● **Article**:
════

# Create a sequence generator with GAN

In this notebook, we develog a  Recurrent Neural Network (RNN) with TimeDistributed to create a Galician language sequence generator. In this project, we use text from the Galician politician Beiras.

Consigue bos resultados con so 100000 carazteres, pero a base de comerse a memoria, na miña maquina aws con 100000 casi se come toda a memoria.

** Get good result only using 100000 carazters for training, but it use a lot of memory **

This work is based on https://github.com/udacity/aind2-rnn/blob/master/RNN_project.ipynb



In [1]:
import sys
sys.path.insert(0, '../aux/')
import numpy as np
from beiras_aux import load_text,predict_next_chars,load_coded_dictionaries


## Load the data
First we load the data and preprocess:
* Lower
* remove lines with http links
* remove symbols: '[ºªàâäçèêïìôöü&%@•…«»”“*/!"(),.:;_¿¡¿‘’´\[\]\']'

In [11]:
window_size = 100
step_size = 1
X,y,chars,chars_to_indices,indices_to_chars,text_clean=load_text('../data/Beiras.txt',window_size,step_size);

* X .- Array shape (sentences, window_size, num_chars) .- Input for training.
* y .- Array shape (sentences, num_chars) .- Output for training.
* chars . -Array with chars we have in the clean text
* chars_to_indices,indices_to_chars .- dictionaries to convert fron number to char and char to index
* text_clean .- All the text clean.

**In this case, the output of the network is a sequence, then y, the output used for training must be a sequence.**

This uses more memory, then we use a reduced training dataset.


In [17]:
TEXT_TO_USE=100000
def window_transform_text(text,window_size,step_size):
    # containers for input/output pairs\n",
    inputs = []
    outputs = []
    #Number of windows to create\n",
    n_windows=int((len(text) - window_size)/ step_size)
    for j in range(n_windows) :
        # k .- Start index
        k= j * step_size
        inputs.append(text[k:(k+window_size)])
        outputs.append(text[k+window_size])
    return inputs,outputs
def encode_io_pairs_distributedtime(text,window_size,step_size):
    # number of unique chars\n",
    chars = sorted(list(set(text)))
    num_chars = len(chars)

    # cut up text into character input/output pairs\n",
    inputs, outputs = window_transform_text(text,window_size,step_size)
    # create empty vessels for one-hot encoded input/output\n",
    X = np.zeros((len(inputs), window_size, num_chars), dtype=np.bool)
    y = np.zeros((len(inputs), window_size, num_chars), dtype=np.bool)

    # loop over inputs/outputs and tranform and store in X/y\n",
    for i, sentence in enumerate(inputs):
        for t, char in enumerate(sentence):
            X[i, t, chars_to_indices[char]] = 1
            if (t>0):
                y[i, t-1, chars_to_indices[char]] = 1
                y[i, len(sentence)-1, chars_to_indices[outputs[i]]] = 1
    return X,y
X_distributedtime,y_distributedtime = encode_io_pairs_distributedtime(text_clean[TEXT_TO_USE:],window_size,step_size)

════

● **Given material**:
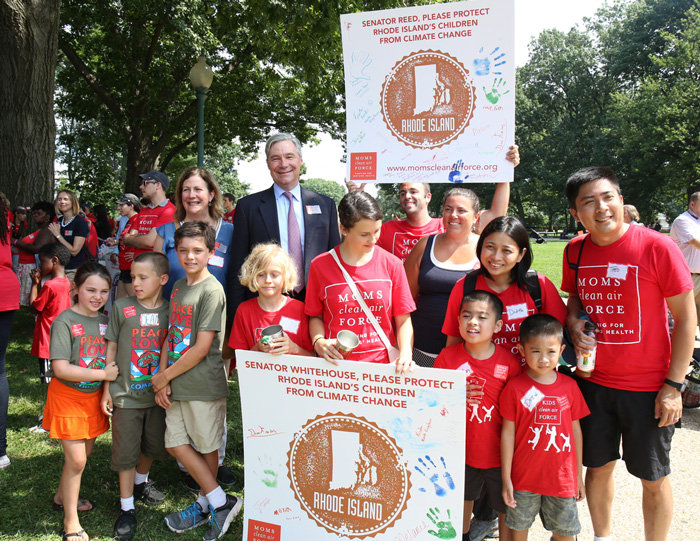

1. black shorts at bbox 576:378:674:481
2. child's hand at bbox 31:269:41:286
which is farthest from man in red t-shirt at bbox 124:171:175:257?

════

● **What is expected**:
Answer these questions from the sequence generator notebook:
(a) Whose text does the project use?
(b) Which lines does the preprocessing remove?
(c) What value is assigned to window_size?

● **Final result**:
(a) The Galician politician Beiras.
(b) Lines with http links.
(c) 100.